Support » Plugin: Cloudflare » Encryption at rest of cloudflare_api_key

  • Hi
    I was trialling the CloudFlare integration with this plugin but noticed that the cloudflare_api_key isn’t encrypted at rest. Is there a way to enforce this via hook/have this implemented?
    Thanks

Viewing 5 replies - 1 through 5 (of 5 total)
  • Hi,

    We don’t encrypt the API key because there is no way to securely store the decryption key. In order to steal your API key you would need install a malicious plugin or your server would have to be compromised. In either of these cases the attacker would have access to the decryption key (or the plain text API key) so encrypting it doesn’t help much.

    That being said if you’re aware of a way we could store the API key more securely we would love to hear!

    Thanks,
    John

    Thread Starter mclaurent

    (@mclaurent)

    Hi John

    You are correct. However we would like to combat a potential risk of just the database being compromised. Many WP sites use third party backup tools (say BackupBuddy, VaultPress, CodeGuard), to keep a snapshot of the database somewhere safe in case the server suffers a fault or something fatal happens to the server. If the third party is being attacked and the database downloaded, the attackers would easily be able to find the unencrypted CF credentials.
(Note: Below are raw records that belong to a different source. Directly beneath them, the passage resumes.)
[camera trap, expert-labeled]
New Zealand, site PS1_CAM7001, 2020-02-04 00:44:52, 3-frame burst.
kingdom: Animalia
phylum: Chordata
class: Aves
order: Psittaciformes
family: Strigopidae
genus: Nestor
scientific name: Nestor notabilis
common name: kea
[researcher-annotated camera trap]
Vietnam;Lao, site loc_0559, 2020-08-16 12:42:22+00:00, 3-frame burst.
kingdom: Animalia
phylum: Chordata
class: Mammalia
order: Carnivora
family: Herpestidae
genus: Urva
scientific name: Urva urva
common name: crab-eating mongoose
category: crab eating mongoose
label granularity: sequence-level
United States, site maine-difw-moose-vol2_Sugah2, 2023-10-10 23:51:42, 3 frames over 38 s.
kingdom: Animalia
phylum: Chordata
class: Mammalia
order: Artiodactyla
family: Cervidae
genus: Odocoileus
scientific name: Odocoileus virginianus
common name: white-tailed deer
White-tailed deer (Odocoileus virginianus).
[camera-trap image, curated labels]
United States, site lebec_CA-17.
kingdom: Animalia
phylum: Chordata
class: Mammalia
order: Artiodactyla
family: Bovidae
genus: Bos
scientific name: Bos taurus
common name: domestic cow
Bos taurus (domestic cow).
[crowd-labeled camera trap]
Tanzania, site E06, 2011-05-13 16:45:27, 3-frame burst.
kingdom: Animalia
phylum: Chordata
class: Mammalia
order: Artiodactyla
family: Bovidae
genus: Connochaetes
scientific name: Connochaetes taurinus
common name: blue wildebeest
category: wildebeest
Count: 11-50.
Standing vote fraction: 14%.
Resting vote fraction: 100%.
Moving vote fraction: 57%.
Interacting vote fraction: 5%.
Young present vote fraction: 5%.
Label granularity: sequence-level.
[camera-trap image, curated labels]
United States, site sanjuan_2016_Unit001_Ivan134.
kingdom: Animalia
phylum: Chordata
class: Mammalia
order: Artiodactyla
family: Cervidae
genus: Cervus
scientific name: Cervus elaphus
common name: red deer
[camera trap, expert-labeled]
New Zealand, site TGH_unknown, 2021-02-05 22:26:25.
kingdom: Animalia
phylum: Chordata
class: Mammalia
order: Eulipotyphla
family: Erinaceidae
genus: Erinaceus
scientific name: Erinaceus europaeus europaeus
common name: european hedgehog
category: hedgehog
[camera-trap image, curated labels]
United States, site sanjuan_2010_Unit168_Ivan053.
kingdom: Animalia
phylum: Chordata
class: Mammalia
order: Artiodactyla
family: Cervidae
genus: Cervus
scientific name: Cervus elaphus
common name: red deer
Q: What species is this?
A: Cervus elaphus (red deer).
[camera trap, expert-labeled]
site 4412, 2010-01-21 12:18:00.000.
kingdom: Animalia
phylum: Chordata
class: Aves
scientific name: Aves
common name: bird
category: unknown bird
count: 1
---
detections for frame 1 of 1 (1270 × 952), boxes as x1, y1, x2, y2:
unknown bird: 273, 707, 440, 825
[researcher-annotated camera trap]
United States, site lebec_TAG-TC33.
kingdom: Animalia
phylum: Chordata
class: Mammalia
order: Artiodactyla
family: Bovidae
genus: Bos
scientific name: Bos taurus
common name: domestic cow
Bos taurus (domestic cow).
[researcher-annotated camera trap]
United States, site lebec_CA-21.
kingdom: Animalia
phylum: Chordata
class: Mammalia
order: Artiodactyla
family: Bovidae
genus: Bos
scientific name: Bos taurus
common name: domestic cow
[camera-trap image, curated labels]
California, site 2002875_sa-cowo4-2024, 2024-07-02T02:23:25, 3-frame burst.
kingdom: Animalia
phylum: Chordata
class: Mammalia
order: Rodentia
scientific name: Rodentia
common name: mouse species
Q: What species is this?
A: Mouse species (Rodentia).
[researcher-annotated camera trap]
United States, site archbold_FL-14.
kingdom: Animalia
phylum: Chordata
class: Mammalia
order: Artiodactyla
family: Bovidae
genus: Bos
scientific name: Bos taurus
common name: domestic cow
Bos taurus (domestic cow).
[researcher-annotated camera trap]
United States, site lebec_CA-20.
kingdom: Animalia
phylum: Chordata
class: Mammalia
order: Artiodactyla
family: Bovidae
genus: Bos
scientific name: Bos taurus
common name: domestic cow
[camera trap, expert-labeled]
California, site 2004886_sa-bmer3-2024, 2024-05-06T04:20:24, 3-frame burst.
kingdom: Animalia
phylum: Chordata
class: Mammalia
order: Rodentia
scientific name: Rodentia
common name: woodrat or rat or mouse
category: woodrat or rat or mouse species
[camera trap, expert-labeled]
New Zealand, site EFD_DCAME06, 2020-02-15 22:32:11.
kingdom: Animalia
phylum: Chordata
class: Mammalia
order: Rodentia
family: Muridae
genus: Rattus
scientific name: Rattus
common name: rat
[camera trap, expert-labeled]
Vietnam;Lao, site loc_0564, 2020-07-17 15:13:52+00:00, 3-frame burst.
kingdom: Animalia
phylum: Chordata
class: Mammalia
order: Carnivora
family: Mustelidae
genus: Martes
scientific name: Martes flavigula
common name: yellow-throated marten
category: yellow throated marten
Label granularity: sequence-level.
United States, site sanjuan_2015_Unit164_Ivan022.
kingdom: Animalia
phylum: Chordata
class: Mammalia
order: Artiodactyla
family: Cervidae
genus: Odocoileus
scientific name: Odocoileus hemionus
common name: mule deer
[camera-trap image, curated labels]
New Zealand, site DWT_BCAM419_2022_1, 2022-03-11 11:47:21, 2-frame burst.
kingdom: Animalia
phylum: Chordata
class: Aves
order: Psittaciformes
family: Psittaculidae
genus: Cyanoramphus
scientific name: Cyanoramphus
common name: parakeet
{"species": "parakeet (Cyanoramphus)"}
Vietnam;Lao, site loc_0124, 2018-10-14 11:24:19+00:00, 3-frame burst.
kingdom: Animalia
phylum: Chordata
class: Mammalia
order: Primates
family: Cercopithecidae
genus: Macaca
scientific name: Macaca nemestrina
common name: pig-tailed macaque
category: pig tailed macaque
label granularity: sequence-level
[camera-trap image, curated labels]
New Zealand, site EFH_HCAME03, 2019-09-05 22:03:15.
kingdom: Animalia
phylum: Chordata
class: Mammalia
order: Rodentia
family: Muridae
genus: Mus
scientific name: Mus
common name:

Another scenario would be with shared hosts not keeping their servers secure or a remote database server that is compromised.

    The simplest solution would be using one of the salt values in the wp-config.php to encrypt/decrypt the credentials. If attacks managed to break into the database and not the filesystem, they would only be able to see the encrypted information and not be able to access the salt-keys they would require to decrypt the credentials.

    Thanks

    • This reply was modified 4 years, 3 months ago by mclaurent.
    • This reply was modified 4 years, 3 months ago by mclaurent.

    All valid points. I’m not opposed to this idea. I’ve opened PI-1230 internally to track adding this to the WordPress plugin.

    Thanks,
    John

    Thread Starter mclaurent

    (@mclaurent)

    Hi John,

    Have you heard back about this feature at all?

    Thanks

    Hi @mclaurent,

    We have created the ticket regarding the issue. In our future releases this feature should be added. Currently we don’t have a date for our next plugin release.

    Thanks

Viewing 5 replies - 1 through 5 (of 5 total)
  • The topic ‘Encryption at rest of cloudflare_api_key’ is closed to new replies.